Twenty three European automotive industry leaders are calling on the EU and UK to “pull out all the stops” to avoid a no-deal Brexit and secure a free trade agreement (FTA) or face “devastating” trade and job losses across the sector.
The group, which includes the European Automobile Manufacturers Association (ACEA), the Society of Motor Manufacturers and Traders (SMMT) and the German Association of the Automotive Industry (VDA), warned this week that a no-deal Brexit will cost the pan-European automotive sector around €110bn in lost trade over the next five years in a sector which provides one in 15 jobs in the EU and UK.
The group is warning that failure to agree a free trade deal, on top of the impact of the Covid-19 pandemic, could devastate the industry on both sides of the channel.
If the UK crashes out of the EU without a deal, World Trade Organisation (WTO) non-preferential rules will kick in from 1 January next year, including a 10% tariff on cars and up to 22% on vans and trucks.
The group points to research showing that the 10% WTO tariff could wipe some three million units from EU and UK factory output for cars and vans over the next five years, with losses worth €52.8bn to UK plants and €57.7bn to those based across the EU.
“This combined loss in trade value would seriously harm revenues for a sector that is one of Europe's most valuable assets, employing millions of people and generating shared prosperity for all, with a combined trade surplus of €74bn with the rest of the world in 2019," it said.
“Collectively, the EU27 and UK automotive sector is responsible for 20% of global motor vehicle production and spends some €60.8bn on innovation per year, making it Europe's largest R&D investor.”
The group is calling for a free trade deal which includes zero tariffs and quotas, appropriate rules of origin for both internal combustion engine and alternatively fuelled vehicles, plus components and powertrains, and a framework to avoid regulatory divergence.
It added: “Crucially, businesses need detailed information about the agreed trading conditions they will face from 1 January 2021 to make final preparations.
“This, combined with targeted support and an appropriate phase-in period that allows for greater use of foreign materials for a limited period of time, will ensure businesses are able to cope with the end of the transition period.”
Mike Hawes, SMMT chief executive, said: “These figures paint a bleak picture of the devastation that would follow a 'no deal' Brexit.
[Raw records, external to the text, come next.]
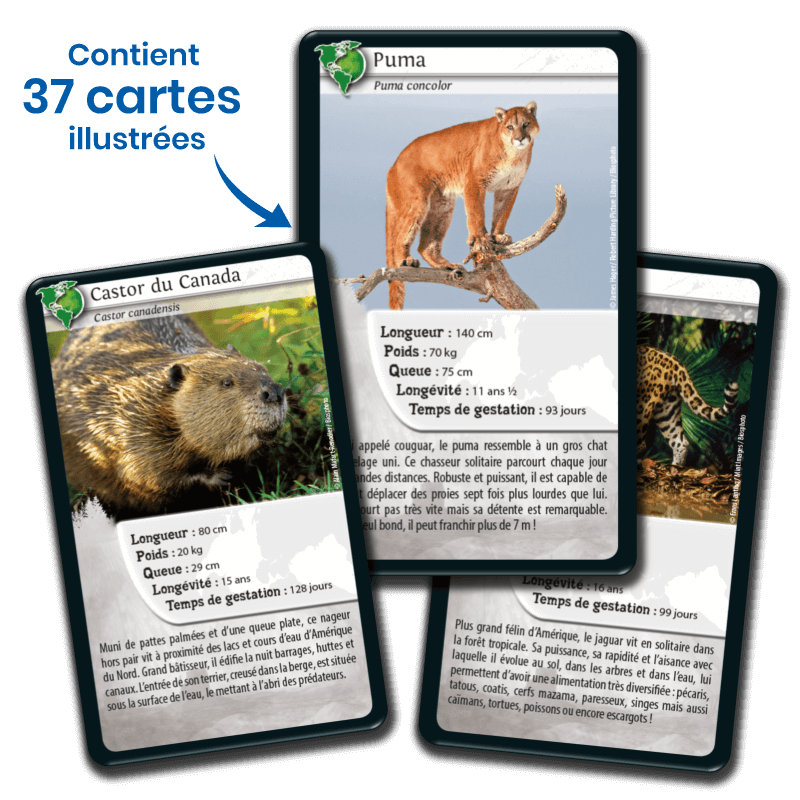 Bioviva! - Défis Nature - Amériques - 7 ans et +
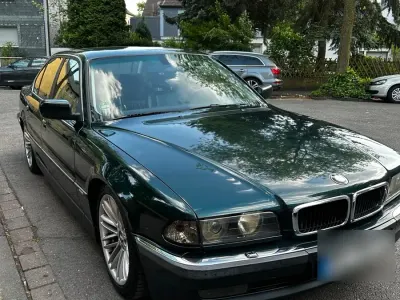 Gebraucht BMW 740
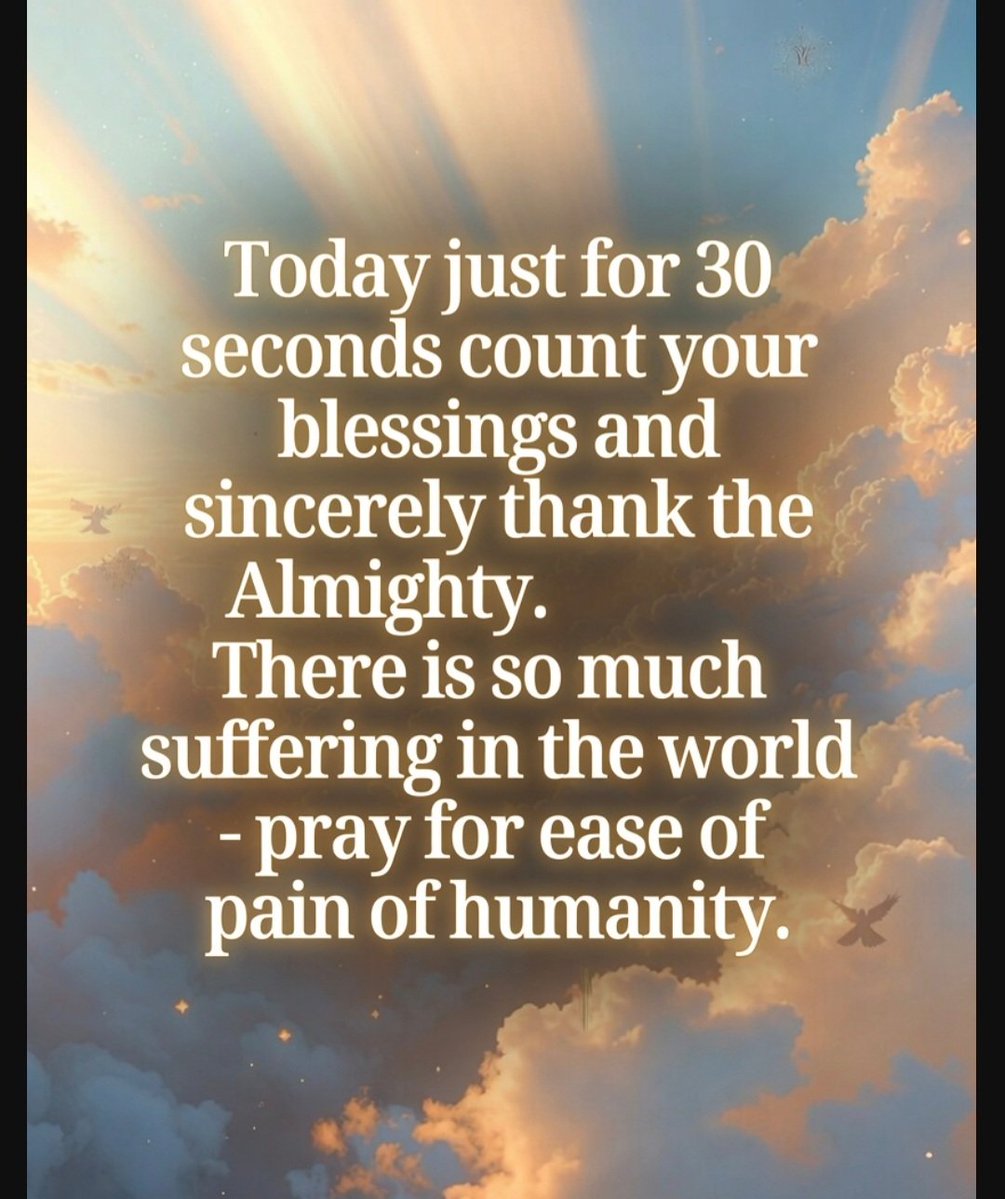 3sinns's tweet photo. 🙏🙏🤲 https://t.co/0eRkURyjis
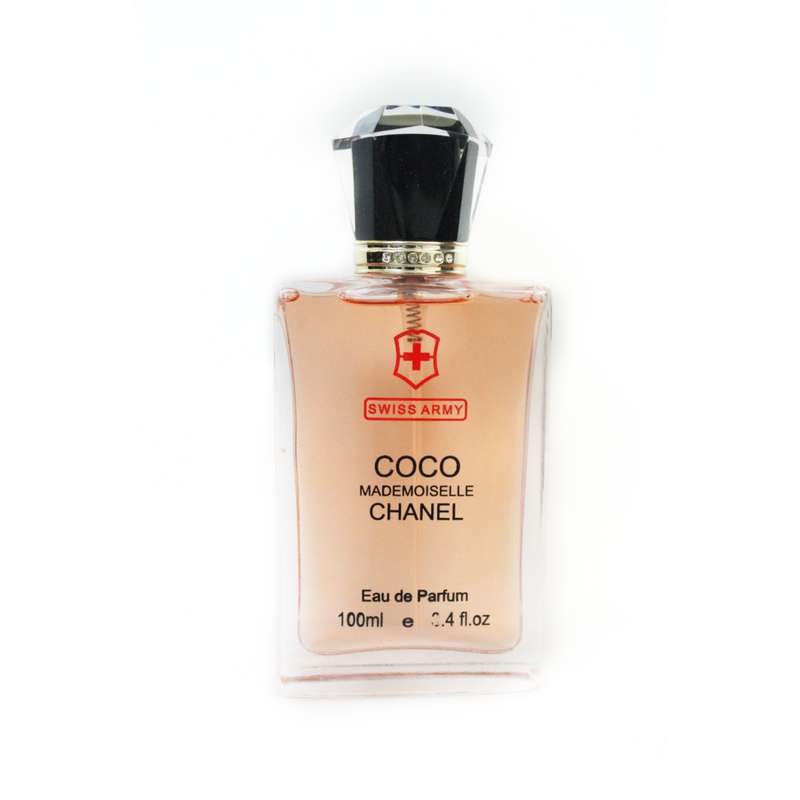 ادو پرفیوم زنانه سوئیس آرمی مدل Coco Mademoiselle chanel حجم ۱۰۰ میلی لیتر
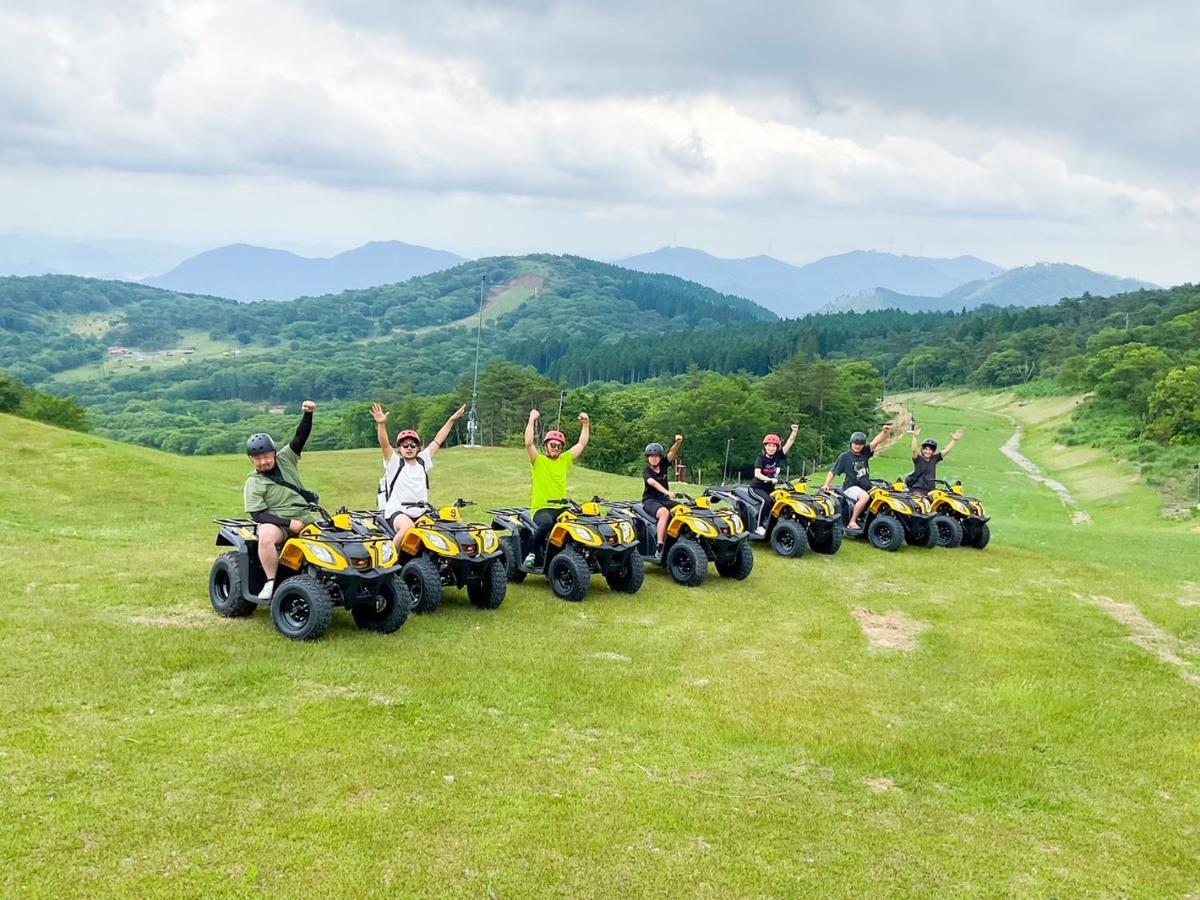 Mineyama Kogen Hotel Relaxia Kamikawa  Luaran gambar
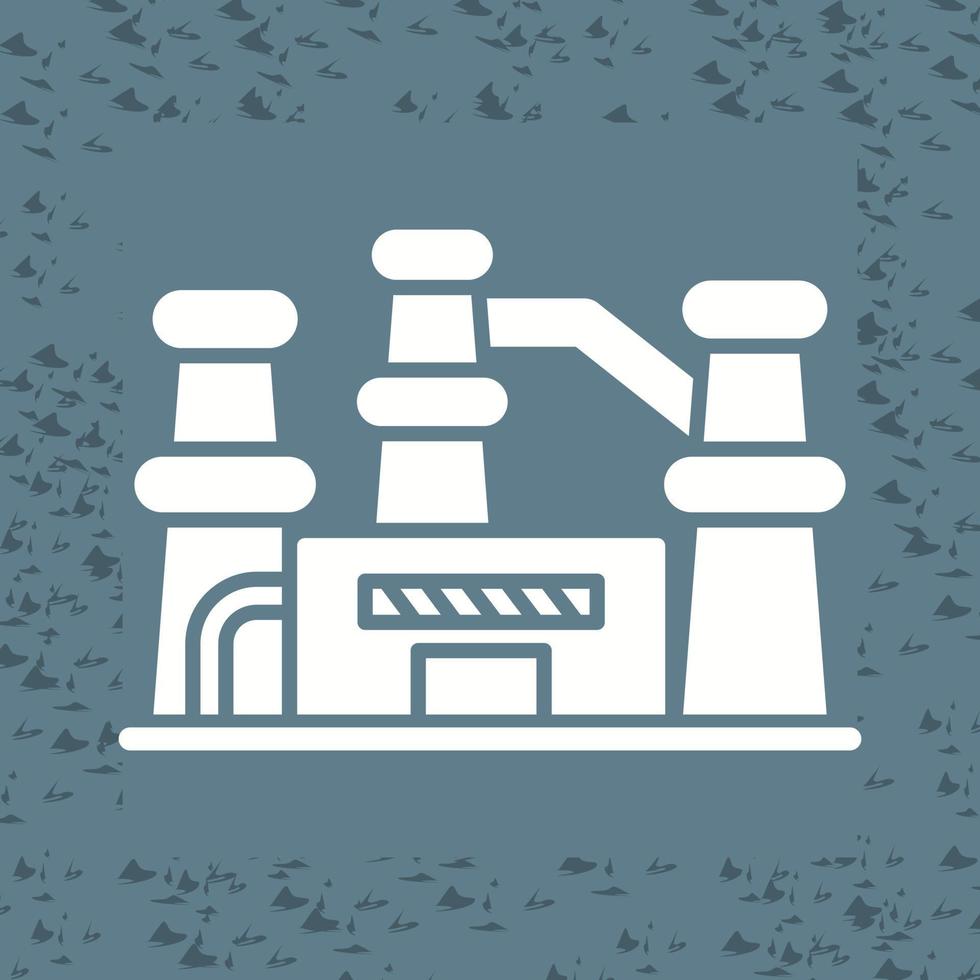 Factory Vector Icon
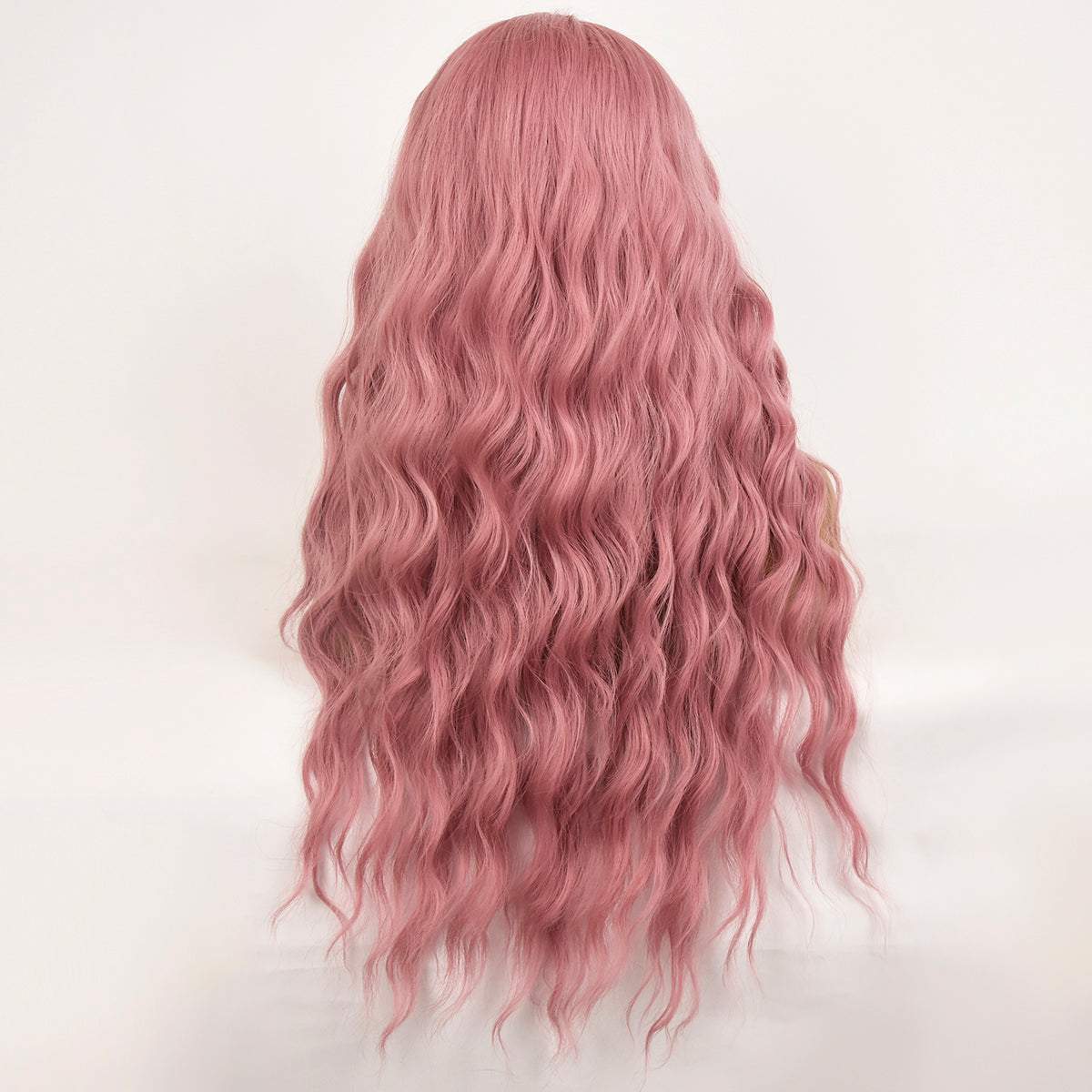 Costume Wigs | Pink | Long Wavy Curly | 30" | CS2021 | Apn Artop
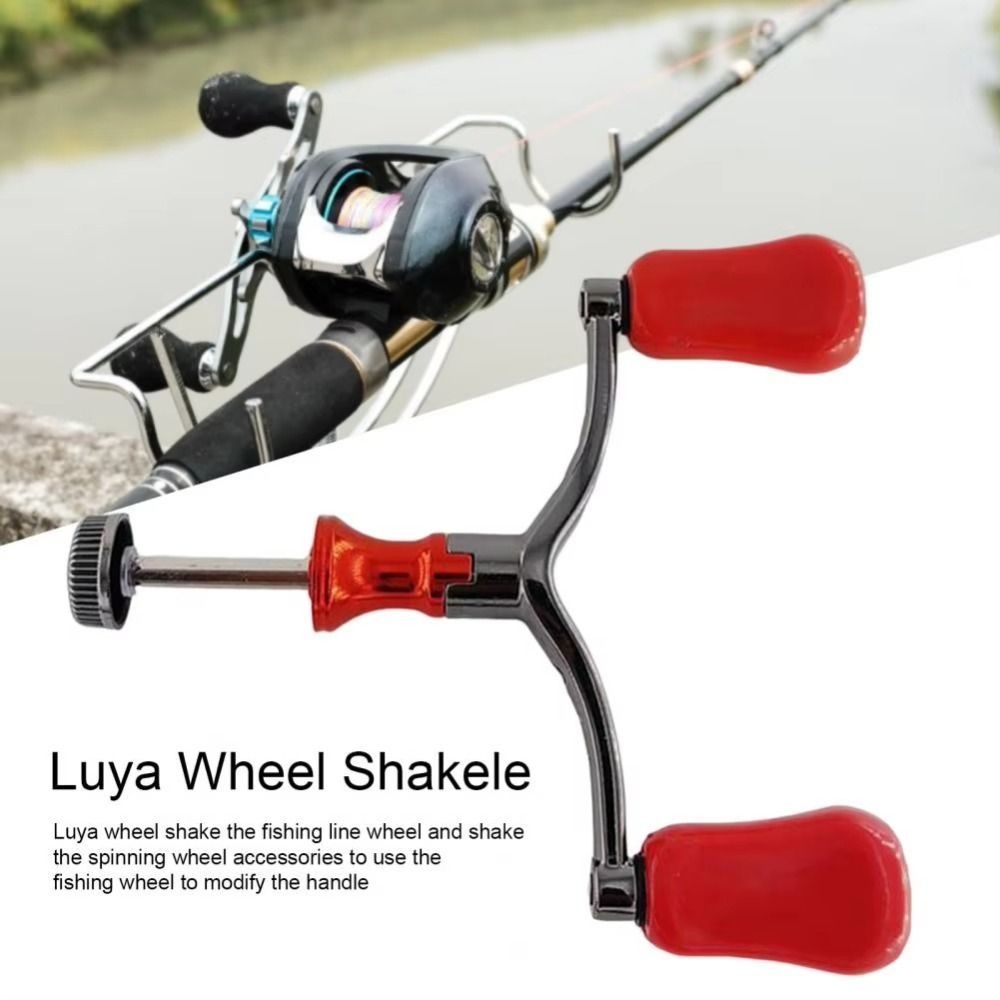 Double Reel Fishing Reel Handl - Trolling Reel recension och pris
“The shock of tariffs and other trade barriers would compound the damage already dealt by a global pandemic and recession, putting businesses and livelihoods at risk.
“Our industries are deeply integrated so we urge all parties to recognise the needs of this vital provider of jobs and economic prosperity, and pull out every single stop to secure an ambitious free trade deal now, before it is too late."
Eric-Mark Huitema, ACEA director general, said: "The stakes are high for the EU auto industry – we absolutely must have an ambitious EU-UK trade agreement in place by January. Otherwise our sector – already reeling from the Covid crisis – will be hit hard by a double whammy."